Quite frankly, we don’t use chemical weapons for the same reason we don’t use war-zeppelin-bombers: they don’t work, at least within our modern tactical systems.
[T]he modern system relies on cover-and-concealment for survivability and maneuver in the offense
The modern system assumes that any real opponent can develop enough firepower to both obliterate any fixed defense (like a line of trenches) or to make direct approaches futile. So armies have to focus on concealment and cover to avoid overwhelming firepower (you can’t hit what you can’t see!); since concealment only works until you do something detectable (like firing), you need to be able move to new concealed positions rapidly.
Put bluntly: the modern system has few, if any, uses for chemical weapons. Chemical weapons still work against a static-system, but the modern system is already more effective against a static-system in ways that, as we’ll discuss in a moment, chemical weapons cannot enhance.
[I]t is far easier to protect against chemical munitions than against an equivalent amount of high explosives
In order to produce mass casualties in battlefield conditions, a chemical attacker has to deploy tons – and I mean that word literally – of this stuff. Chemical weapons barrages in the first World War involved thousands and tens of thousands of shells – and still didn’t produce a high fatality rate (though the deaths that did occur were terrible). But once you are talking about producing tens of thousands of tons of this stuff and distributing it to front-line combat units in the event of a war, you have introduces all sorts of other problems. One of the biggest is shelf-life: most nerve gasses (which tend to have very high lethality) are not only very expensive to produce in quantity, they have very short shelf-lives. The other option is mustard gas – cheaper, with a long shelf-life, but required in vast quantities (during WWII, when just about every power stockpiled the stuff, the stockpiles were typically in the many tens of thousands of tons range, to give a sense of how much it was thought would be required – and then think about delivering those munitions).

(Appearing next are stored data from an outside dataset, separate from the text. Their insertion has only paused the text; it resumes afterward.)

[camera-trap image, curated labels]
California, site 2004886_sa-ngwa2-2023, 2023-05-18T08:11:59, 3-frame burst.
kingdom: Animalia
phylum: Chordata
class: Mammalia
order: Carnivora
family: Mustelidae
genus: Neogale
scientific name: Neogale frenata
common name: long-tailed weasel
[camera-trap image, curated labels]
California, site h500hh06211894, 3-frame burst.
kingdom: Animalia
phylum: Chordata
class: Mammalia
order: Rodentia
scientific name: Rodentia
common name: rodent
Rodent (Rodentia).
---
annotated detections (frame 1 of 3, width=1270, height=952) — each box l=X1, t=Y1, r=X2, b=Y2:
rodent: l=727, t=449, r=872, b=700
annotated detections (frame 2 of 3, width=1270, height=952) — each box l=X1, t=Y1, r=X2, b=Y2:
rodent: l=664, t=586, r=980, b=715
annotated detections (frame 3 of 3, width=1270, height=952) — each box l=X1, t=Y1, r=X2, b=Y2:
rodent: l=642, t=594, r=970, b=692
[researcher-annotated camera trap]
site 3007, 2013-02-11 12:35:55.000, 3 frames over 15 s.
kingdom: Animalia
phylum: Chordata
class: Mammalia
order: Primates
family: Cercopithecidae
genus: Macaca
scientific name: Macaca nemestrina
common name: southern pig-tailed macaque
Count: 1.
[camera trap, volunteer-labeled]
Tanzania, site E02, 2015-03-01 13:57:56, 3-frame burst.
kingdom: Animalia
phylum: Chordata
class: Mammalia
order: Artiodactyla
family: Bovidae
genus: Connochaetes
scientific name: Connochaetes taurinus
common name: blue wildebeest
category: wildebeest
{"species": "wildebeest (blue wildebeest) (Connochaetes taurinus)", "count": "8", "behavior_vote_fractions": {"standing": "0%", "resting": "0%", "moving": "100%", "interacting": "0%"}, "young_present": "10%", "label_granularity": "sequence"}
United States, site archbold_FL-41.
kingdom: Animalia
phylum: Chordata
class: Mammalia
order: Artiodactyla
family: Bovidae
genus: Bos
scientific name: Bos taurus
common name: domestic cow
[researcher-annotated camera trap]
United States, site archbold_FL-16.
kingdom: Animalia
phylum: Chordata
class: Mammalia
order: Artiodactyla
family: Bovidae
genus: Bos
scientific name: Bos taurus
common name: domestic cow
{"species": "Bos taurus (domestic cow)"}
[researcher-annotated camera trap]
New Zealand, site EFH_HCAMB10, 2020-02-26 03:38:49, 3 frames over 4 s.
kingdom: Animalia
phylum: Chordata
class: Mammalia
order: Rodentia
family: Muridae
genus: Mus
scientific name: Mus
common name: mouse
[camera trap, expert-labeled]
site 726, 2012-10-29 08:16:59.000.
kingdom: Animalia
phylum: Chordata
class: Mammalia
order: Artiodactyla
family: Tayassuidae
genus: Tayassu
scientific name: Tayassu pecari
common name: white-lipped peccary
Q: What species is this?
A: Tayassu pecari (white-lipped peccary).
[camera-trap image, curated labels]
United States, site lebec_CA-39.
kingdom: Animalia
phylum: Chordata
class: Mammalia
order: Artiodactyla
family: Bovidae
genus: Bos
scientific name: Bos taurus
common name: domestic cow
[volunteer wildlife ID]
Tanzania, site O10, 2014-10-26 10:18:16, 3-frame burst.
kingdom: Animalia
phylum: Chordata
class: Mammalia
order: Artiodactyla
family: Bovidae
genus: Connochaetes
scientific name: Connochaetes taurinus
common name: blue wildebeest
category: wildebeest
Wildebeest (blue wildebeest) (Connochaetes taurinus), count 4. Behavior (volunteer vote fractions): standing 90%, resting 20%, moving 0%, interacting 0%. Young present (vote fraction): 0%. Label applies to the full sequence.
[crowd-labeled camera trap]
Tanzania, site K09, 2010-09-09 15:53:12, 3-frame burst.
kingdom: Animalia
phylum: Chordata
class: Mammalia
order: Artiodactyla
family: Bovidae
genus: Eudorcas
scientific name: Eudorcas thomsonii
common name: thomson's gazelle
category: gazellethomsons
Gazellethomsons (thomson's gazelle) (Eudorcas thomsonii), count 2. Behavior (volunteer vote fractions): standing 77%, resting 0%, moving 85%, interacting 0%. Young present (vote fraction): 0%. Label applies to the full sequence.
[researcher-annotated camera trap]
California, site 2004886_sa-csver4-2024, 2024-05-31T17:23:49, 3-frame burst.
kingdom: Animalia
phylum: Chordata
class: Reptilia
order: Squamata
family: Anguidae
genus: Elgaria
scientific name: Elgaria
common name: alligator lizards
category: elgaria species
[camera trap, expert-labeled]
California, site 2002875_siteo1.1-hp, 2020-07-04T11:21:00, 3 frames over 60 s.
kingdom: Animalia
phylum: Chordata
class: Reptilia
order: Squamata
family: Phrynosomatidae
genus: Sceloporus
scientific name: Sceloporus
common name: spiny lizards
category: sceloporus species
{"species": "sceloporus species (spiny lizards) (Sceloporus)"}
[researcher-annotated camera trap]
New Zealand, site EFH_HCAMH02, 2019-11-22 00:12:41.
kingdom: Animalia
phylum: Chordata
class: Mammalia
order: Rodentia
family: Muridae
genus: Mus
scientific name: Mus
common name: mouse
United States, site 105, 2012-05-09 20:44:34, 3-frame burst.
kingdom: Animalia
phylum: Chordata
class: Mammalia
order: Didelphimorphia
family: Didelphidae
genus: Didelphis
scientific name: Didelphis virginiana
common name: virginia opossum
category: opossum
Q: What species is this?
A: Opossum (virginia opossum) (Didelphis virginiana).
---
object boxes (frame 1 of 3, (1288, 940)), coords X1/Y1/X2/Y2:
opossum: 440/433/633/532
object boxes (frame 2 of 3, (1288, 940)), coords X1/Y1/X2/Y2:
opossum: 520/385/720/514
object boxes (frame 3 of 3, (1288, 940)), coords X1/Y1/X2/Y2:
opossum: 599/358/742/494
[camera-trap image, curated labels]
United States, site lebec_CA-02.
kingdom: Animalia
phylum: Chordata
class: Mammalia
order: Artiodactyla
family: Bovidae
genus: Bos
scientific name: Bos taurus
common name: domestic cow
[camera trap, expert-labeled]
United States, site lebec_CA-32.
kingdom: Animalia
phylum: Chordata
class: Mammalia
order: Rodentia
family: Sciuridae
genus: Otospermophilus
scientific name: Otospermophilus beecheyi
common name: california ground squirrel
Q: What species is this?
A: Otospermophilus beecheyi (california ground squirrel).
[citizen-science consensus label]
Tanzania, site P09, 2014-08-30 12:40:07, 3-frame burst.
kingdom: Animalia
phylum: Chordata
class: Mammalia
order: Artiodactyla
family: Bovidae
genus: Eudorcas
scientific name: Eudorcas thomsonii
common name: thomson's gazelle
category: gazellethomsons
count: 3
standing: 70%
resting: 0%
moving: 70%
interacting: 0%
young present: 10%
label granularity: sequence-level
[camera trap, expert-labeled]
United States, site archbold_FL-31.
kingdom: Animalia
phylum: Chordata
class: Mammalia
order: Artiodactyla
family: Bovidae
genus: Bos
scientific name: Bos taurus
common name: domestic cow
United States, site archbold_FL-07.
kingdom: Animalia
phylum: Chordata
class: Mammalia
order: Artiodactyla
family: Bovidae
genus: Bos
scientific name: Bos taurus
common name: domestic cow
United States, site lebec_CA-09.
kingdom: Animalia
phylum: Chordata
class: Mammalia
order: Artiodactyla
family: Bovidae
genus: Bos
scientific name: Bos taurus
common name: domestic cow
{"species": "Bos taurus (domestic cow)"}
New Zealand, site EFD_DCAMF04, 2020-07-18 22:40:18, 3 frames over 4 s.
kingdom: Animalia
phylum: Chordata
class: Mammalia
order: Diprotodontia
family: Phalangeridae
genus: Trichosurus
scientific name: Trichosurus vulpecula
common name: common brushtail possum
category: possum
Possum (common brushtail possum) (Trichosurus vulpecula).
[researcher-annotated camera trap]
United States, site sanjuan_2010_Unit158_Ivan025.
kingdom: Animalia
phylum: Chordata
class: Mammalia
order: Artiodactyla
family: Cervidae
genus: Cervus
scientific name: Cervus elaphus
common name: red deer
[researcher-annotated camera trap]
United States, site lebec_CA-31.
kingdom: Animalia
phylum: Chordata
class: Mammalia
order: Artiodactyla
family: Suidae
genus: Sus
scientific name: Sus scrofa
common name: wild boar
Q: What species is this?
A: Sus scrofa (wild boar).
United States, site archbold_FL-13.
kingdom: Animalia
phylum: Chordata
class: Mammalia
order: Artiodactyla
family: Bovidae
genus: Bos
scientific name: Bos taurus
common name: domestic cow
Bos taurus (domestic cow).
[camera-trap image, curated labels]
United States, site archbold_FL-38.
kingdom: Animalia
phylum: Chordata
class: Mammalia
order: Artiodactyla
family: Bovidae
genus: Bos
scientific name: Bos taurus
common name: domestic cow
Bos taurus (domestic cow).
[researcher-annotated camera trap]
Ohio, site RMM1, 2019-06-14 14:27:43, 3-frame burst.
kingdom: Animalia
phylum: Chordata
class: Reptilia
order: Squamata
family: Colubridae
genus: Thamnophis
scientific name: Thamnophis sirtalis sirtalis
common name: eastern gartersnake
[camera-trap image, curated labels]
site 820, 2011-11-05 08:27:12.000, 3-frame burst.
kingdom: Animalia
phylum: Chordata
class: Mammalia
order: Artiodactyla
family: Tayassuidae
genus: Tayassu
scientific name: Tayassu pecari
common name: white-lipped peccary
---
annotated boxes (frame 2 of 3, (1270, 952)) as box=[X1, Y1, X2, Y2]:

If you want to protect something against high explosives, your only option is armor and lots of it. Heavy, expensive armor. But if you want to protect a soldier against gas? Well, an state-of-the-art M50 gas mask costs about $270 with a set of filters. A complete NBC (Nuclear-Biological-Chemical) suit – for contact-chemicals that the mask doesn’t full protect against – costs a bit less than that (I’ve seen around $200 – and something tells me that researching this has put me on every watchlist). The soldier’s rifle probably costs around $700, for comparison. And remember: these modern system armies have all sorts of hideously expensive hardware. A unit price of c. $500-600 per soldier is cheap. And it makes your entire, very expensive multi-thousand ton arsenal of chemical munitions almost useless at a stroke.
Rich nations can even afford – if they expect chemical attack – to equip their entire civilian populace with these devices.
A modern system army, even if it is on the defensive operationally, is going to want to make a lot of tactical offensives (counterattacks, spoiling attacks). Turning the battle into a slow-moving mush of long-lasting chemical munitions (like mustard gas!) is counterproductive.
WWII was an existential war, all of the states involved knew it by 1941 (if not earlier), and they all escalated to the peak of their ability from the start; I find it hard to believe that, had they thought it was really a war winner, any of the powers in the war would have refrained from using chemical weapons. The British feared escalation to a degree (but also thought that chemical weapons use would squander valuable support in occupied France), but I struggle to imagine that, with the Nazis at the very gates of Moscow, Stalin was moved either by escalation concerns or the moral compass he so clearly lacked at every other moment of his life.
[A]s the Cold War wound down, planners in the USSR came around to the same basic idea as American thinkers, with the role of chemical weapons – even as more and more effective chemicals were developed – being progressively downgraded before the program was abandoned altogether.